Dr Allen uses a soft, thin bendable tube (bronchoscope) to look at the voice box and bronchial tubes in the lung. This is to find the cause of lung problems you may have. Small samples of tissue and cells may be removed and sent for tests.
How is the bronchoscopy done?
You must not eat or drink anything for at least 6 hours before the procedure. You should discuss the taking of your usual medications with your doctor. Remember to bring your X-rays or CT scans with you as your doctor may need these.
Your nose and throat may be sprayed with a local anaesthetic to make them numb. You may be given a sedative drug by injection in a vein to make you feel more comfortable. Sometimes you will not remember having the bronchoscopy because of the sedative. The bronchoscope will be passed through the mouth or nose down through the voice box into the air tubes in the lungs. More local anaesthetic is used to numb the air tubes. The bronchoscope does not stop your normal breathing. You may cough but this normally settles once the local anaesthetic takes effect. The procedure usually takes between 10 and 30 minutes.
Dr Allen usually has an anaesthetist to assist him. A light (neurolept) anaesthetic is given. This is not a general anaesthetic.
Preparation - Click here to download a patient preparation guide.
How are samples, taken?
If samples are taken, they are sent to Pathology for tests. It may take a few days before we get a result. These are some of the samples that can be taken.
Endo-bronchial biopsy: Small samples are taken from the inside lining of the bronchi.
Bronchial brushings: The doctor passes a small brush on the inside lining of the bronchi.

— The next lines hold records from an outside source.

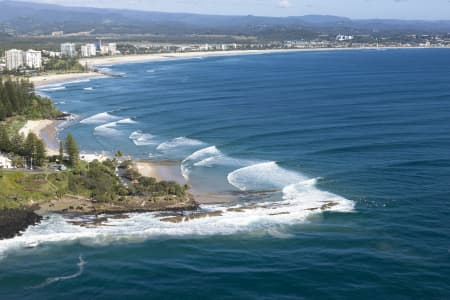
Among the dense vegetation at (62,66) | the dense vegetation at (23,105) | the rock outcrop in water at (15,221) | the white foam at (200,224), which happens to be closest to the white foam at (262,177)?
the white foam at (200,224)

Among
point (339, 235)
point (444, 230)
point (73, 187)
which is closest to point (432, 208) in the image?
point (444, 230)

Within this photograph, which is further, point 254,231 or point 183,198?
point 183,198

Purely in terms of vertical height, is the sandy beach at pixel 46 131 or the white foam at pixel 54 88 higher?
the white foam at pixel 54 88

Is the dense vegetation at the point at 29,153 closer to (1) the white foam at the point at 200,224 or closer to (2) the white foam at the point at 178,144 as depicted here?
(1) the white foam at the point at 200,224

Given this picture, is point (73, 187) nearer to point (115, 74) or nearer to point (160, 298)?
point (160, 298)

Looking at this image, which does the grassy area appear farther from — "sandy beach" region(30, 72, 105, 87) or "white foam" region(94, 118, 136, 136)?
"sandy beach" region(30, 72, 105, 87)

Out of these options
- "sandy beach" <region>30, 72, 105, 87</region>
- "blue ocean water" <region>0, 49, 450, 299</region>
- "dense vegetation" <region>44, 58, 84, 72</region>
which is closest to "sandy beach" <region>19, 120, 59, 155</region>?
"blue ocean water" <region>0, 49, 450, 299</region>
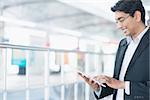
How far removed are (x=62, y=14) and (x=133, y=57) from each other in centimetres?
485

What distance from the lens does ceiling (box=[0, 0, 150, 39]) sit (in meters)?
4.56

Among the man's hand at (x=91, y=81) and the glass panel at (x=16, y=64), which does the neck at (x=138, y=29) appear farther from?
the glass panel at (x=16, y=64)

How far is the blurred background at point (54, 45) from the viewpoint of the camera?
2.13 m

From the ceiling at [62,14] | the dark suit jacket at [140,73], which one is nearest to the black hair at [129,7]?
the dark suit jacket at [140,73]

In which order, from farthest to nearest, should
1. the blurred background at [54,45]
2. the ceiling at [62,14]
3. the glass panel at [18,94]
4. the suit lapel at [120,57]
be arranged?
the ceiling at [62,14] → the blurred background at [54,45] → the glass panel at [18,94] → the suit lapel at [120,57]

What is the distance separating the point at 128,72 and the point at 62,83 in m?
1.41

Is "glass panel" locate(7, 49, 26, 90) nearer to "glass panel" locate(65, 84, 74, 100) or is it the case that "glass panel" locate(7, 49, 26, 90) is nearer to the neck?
the neck

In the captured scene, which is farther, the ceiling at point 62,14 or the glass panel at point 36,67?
the ceiling at point 62,14

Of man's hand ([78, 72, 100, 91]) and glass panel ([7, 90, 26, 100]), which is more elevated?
man's hand ([78, 72, 100, 91])

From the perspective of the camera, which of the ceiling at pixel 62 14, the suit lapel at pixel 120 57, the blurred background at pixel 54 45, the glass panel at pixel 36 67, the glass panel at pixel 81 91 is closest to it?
the suit lapel at pixel 120 57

Bronchial washings: A small amount of saline solution is put into the air tubes and sucked back through the bronchoscope into a specimen jar.
Broncho-alveolar lavage: Saline solution (about 100 ml) is put into a single small air tube and sucked back into a specimen jar. This collects cells from the air sacs (alveoli) of the lung.
Trans-bronchial needle aspiration: a needle is passed through the wall of the bronchi to take samples from the outside the wall.
Will I have a general anaesthetic?
Usually you may have a short-acting neurolept. Talk to Dr Allen if you have any concerns.
Risks of this Procedure
Bronchoscopy is simple and very safe. It is unlikely to cause problems unless you have serious heart or lung problems. Major or life-threatening complications are very unlikely- about 1 in 300 patients having a bronchoscopy. It always depends on how sick the patient is in the beginning. They include:
- Low oxygen levels (Hypoxemia) During the test your oxygen levels are measured and you may be given oxygen.
- Collapsed lung (Pneumothorax) A small hole in the surface of the lung can happen after a trans- bronchial lung biopsy for up to 1 in 20 people. Air then leaks from the lung, causing the lung to collapse. The lung may come back up itself, but for 1 in 2 people who get a collapsed lung a tube has to be put through the skin into the chest. This removes the air from around the lung and may need a longer hospital stay. Rarely this can happen up to 24 hours after trans-bronchial biopsy or bronchial brushings.
- Heart problems Bronchoscopy can cause abnormal cardiac rhythms such as atrial fibrillation.
- Bleeding This can happen after biopsies. Normally it is only minor and settles quickly. If the bronchoscopy is passed through the nose then bleeding from the nose may occur. Severe bleeding is rare and is more common in transbronchial biopsies. Bleeding is more common if you have been taking Warfarin, aspirin or drugs for arthritis or back pain. Ask your doctor if and when you should stop taking such drugs.
Reactions to sedation or local anaesthetic. This can include vomiting and rare allergic reactions. * Narrowing of vocal cords (laryngospasm) This is usually short lived and rarely a problem.
Asthma-like reactions: The bronchi can be narrowed due to irritation by the procedure. This is usually prevented by premedication with nebulised a bronchodilator such as Ventolin.
Fever: This may happen after broncho-al veolar lavage and is treated with paracetamol (Panadol).
Rarely, you may get an infection.
Death is extremely rare - about 1 in 2,500 patients.
What happens afterwards?
You will need to recover from the procedure in the hospital for 2-4 hours, and may have a chest x-ray to make sure your lung has not collapsed if you have had a trans-bronchial lung biopsy or bronchial brushing's.
If you have been given drugs for sedation or a general anaesthetic for your safety you should:
- Be taken home by a responsible adult.
- Must not drive a car or motorcycle (this is against the law), operate machinery or drink alcohol for 24 hours after the procedure.
- You should not make any important decisions or sign any contracts within 24 hours after the procedure.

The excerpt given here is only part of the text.